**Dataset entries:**
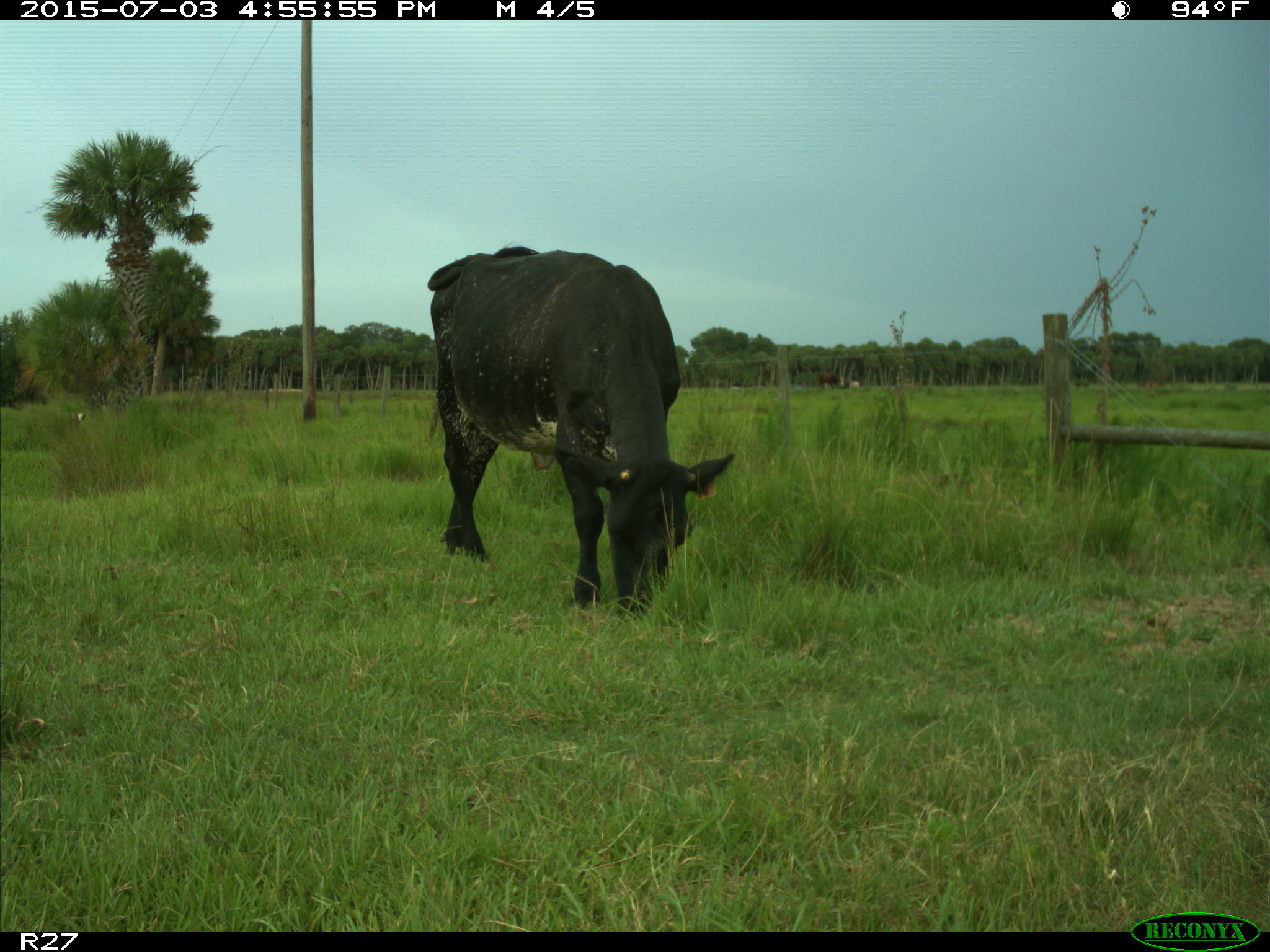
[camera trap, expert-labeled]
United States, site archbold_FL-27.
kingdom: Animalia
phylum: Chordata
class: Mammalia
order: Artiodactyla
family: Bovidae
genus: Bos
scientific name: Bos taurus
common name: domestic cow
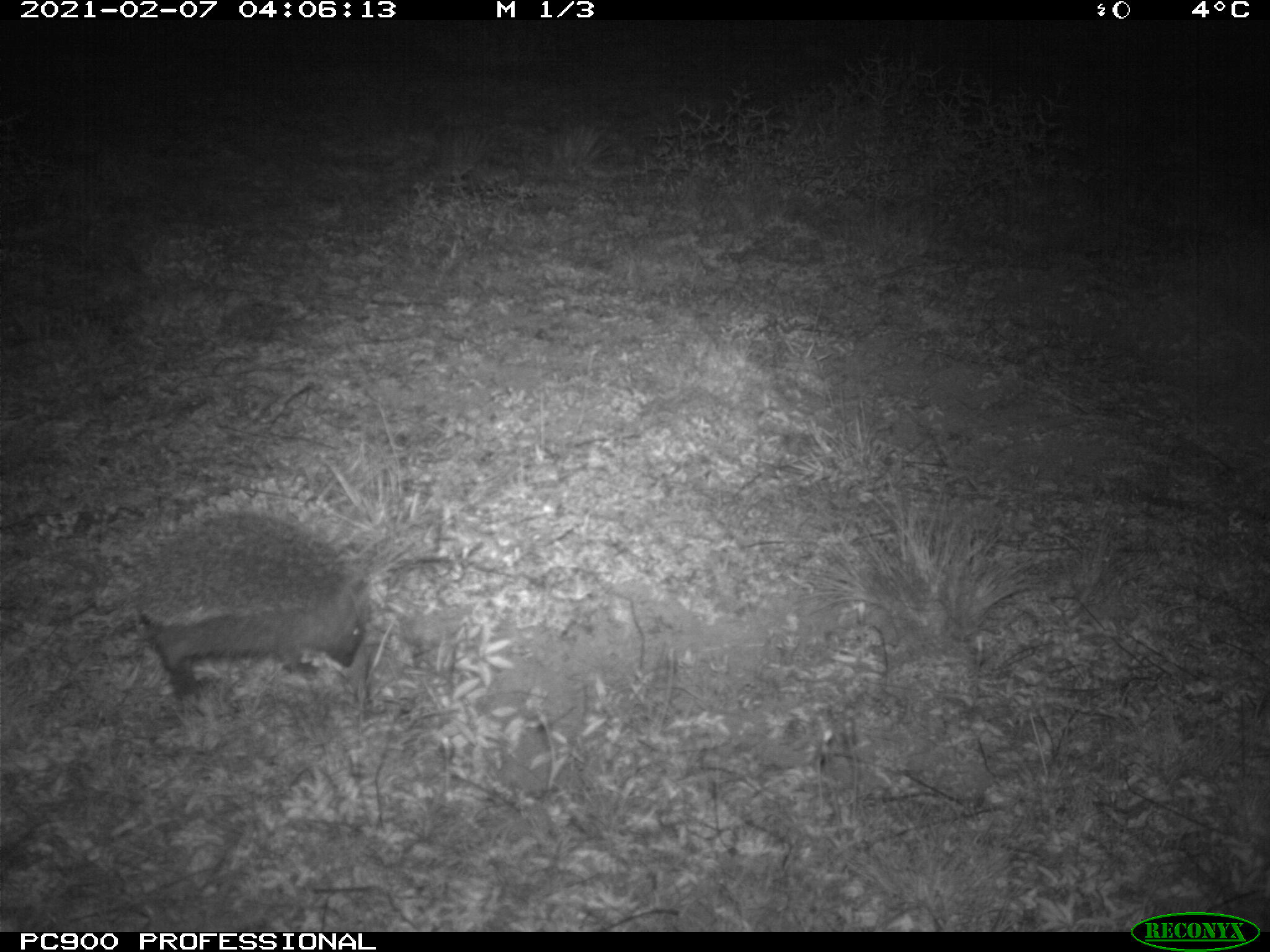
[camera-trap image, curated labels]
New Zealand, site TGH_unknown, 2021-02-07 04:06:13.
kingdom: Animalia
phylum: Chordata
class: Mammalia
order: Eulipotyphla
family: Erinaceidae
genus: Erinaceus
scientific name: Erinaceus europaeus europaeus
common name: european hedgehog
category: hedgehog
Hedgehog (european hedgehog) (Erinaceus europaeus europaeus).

**Action item:** All the records need to be repeated exactly, with the images dropped.

**Task result:**
[camera trap, expert-labeled]
United States, site archbold_FL-27.
kingdom: Animalia
phylum: Chordata
class: Mammalia
order: Artiodactyla
family: Bovidae
genus: Bos
scientific name: Bos taurus
common name: domestic cow
[camera-trap image, curated labels]
New Zealand, site TGH_unknown, 2021-02-07 04:06:13.
kingdom: Animalia
phylum: Chordata
class: Mammalia
order: Eulipotyphla
family: Erinaceidae
genus: Erinaceus
scientific name: Erinaceus europaeus europaeus
common name: european hedgehog
category: hedgehog
Hedgehog (european hedgehog) (Erinaceus europaeus europaeus).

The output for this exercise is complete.